Корабль мерно покачивало. За иллюминатором тихо шелестел дождь. Чёрный скалистый берег Англии изредка освещали редкие огни. Забравшись в кровать с ногами, Луиза разложила перед собой записки отца. К её разочарованию, они шли не по порядку, и сначала ей пришлось разобрать листки по датам. Некоторые занимали полстраницы, а некоторые – два-три листа. Их объединяло лишь одно: записи велись в одно время и обрывались в конце 1794 года. Года, когда отец вернулся из путешествия за товаром. Насколько Луиза помнила семейную историю, в следующем году заболел дедушка и они переехали из Милана в Лондон. Лорд Грейсток занялся семейными делами и больше никогда не выходил в море.

Собрав наконец воедино разрозненные бумаги, Луиза взяла первый листок и глубоко вздохнула, прижав руку к горлу. Сердце билось яро и неистово, грозясь вот-вот выскочить. Медленно выдохнув, девушка склонилась над листком и вскоре ни дождь за окном, ни качка не могли её отвлечь от чтения.

15 апреля 1792 г. Борт «Святой Софии», Средиземное море

.

Мы находимся в плавании всего несколько часов, а я всё никак не могу унять восторга. Мне до сих пор не верится, что мы сделали это – рискнули и отправились наконец в путь! Поверить не могу, что ты поддержала меня, моя драгоценная София! Хотя почему не могу? Ты – мой ангел, по-другому и быть не могло! Я знаю, что эта экспедиция обернётся успехом!

17 апреля 1792 г. Борт «Святой Софии», Средиземное море.

Вчера мы попали в шторм. И хотя капитан Бертуччи говорит, что это простой шквал, я до сих пор не могу отойти. Если честно, никогда не думал, что меня так напугает гроза на море. Вспоминать стыдно. Я молился, прося Господа позволить мне увидеть ещё хоть раз моих девочек: тебя, моя родная, и Луизу. Благодарение Богу, всё обошлось. Неужели я столь труслив?

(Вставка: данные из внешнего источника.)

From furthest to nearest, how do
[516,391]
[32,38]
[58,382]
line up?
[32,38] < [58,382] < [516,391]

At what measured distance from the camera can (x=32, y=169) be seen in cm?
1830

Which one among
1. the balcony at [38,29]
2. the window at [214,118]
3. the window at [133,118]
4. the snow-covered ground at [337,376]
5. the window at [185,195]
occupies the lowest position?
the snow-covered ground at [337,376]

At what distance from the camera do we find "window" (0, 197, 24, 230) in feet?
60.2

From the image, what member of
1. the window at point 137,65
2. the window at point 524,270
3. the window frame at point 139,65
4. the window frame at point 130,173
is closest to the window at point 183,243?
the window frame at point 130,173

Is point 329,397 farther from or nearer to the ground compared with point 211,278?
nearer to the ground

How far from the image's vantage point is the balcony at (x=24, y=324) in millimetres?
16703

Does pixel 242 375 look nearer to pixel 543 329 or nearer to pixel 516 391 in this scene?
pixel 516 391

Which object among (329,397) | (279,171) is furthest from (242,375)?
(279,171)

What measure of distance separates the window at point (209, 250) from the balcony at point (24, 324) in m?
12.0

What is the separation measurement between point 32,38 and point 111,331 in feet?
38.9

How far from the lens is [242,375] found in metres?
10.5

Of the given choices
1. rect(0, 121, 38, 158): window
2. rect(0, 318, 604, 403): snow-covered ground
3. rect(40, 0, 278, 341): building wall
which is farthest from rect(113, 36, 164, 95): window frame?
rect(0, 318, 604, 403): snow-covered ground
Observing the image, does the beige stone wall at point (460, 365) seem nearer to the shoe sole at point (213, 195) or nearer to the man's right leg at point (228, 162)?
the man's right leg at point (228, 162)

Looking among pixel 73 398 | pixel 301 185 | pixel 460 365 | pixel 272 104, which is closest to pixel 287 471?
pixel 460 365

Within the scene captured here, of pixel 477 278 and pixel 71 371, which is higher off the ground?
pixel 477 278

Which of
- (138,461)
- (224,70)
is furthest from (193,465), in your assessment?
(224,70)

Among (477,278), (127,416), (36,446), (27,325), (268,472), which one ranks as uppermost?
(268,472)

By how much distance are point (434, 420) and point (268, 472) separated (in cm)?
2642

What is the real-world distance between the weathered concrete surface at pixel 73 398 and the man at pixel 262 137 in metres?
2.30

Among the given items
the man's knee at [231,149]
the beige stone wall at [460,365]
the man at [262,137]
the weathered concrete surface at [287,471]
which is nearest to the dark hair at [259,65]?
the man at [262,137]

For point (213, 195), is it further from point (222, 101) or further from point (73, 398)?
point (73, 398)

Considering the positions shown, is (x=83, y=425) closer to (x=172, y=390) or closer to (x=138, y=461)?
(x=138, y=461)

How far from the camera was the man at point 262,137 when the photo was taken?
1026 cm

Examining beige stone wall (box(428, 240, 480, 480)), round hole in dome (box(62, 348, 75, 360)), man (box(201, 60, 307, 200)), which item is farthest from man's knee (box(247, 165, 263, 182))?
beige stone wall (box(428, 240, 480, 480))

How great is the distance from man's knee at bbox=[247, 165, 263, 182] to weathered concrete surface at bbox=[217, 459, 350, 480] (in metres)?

20 апреля 1792 г. Борт «Святой Софии», Гибралтарский пролив

.

Кажется, я становлюсь настоящим моряком! Вчера весь день провёл на реях, изучая премудрости такелажа с юнгой Питом. Мальчишка знает больше меня, это уязвляет, право слово! Сегодня увидел себя в зеркале: должно быть, ты сильно удивишься, когда меня увидишь! Всё лицо покрыто веснушками, даже лоб и виски! Волосы отросли и выгорели на солнце и теперь кажутся совсем белыми. А лицо так загорело, что теперь меня почти не отличить от испанских мавров. Кстати, как говорит капитан Бертуччи, скоро мы увидим острова Мадейра. Зайдём туда пополнить запасы пресной воды. Отправлю оттуда письмо тебе, любимая моя.

3 мая 1792 г. Борт «Святой Софии», Атлантический океан

.

Вот уже третий день мы не видим ничего, кроме бескрайнего океана. Ослепляющая бирюза воды сливается с небом, а солнце посылает такие яркие блики, что больно глазам. К нашему небольшому каравану присоединилось ещё три корабля испанского купца. Они путешествуют в сопровождении двухпалубного галеона и, по слухам, плывут в колонии за золотом. Я их не осуждаю, конечно, но мне кажется, рабство – это дикий пережиток прошлого, от которого цивилизованным странам давно пора отказаться. Если бы к нам попросил присоединиться работорговец, я бы точно отказал!